He sat there behind the table,
with his glasses sitting on his nose,
and his skin sitting on his bones - both loosely,
the way you’d expect someone to sit
after 75 years of good, but hard, living.
“The trick is-” he said
deliberately pausing to shift the weight of the sentence
toward the upcoming words
“you have to wipe away all the things you don't want to see."

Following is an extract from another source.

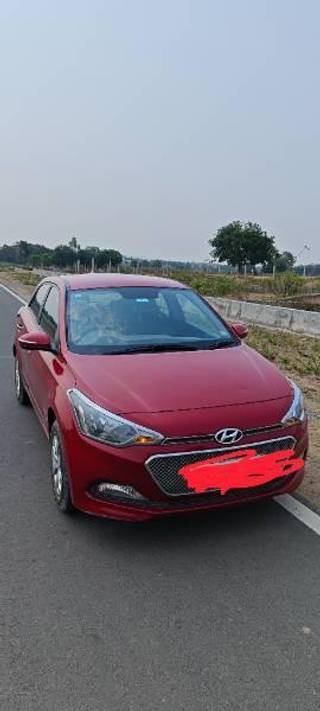 Hyundai Elite i20 2014-2017 Hyundai i20 Sportz 1.2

He said this as he scribbled his name
inside my new copy of his old book
smiling in that gentle old man way.
I scampered away like a schoolboy
feeling like an idiot
having rambled at him
in my best impression of a scholar
- like a kid wearing his dad’s oversized suit.
I talked at him about
how well he captures a moment in poetry
like this former US Poet Laureate
wasn’t aware of his talent
and I was somehow the first
delivering the good news.
As I wander the campus,
having escaped my embarrassment
I think back to a poem he read tonight
about watching an old couple sharing a sandwich.
It was an ode to love,
an image you can see in any sit down restaurant,
literally anywhere in America.
He focused in on this couple,
in this diner
at this moment
apart from time, like a moving still life
forever framed by his words.
He wiped away the screaming kid
and its overwhelmed mother in the booth to the left,
the table of teenagers playing hooky to their right,
and the underpaid twnetysomething waitress
who clearly didn’t want to be there anyway.
He wiped away all of that distraction
and unearthed this beautiful moment
this pure example of true love-
A sandwich cut from corner to corner
by the shaking hands of a man
whose glasses sit upon his face
and skin upon his bones
all the way you expect a man to
with woman he’s loved for forty years
with whom he shares everything.
I think about the moments I have missed
the poems never writ
because I was staring at the waitress,
who clearly didn’t want to be there anyway.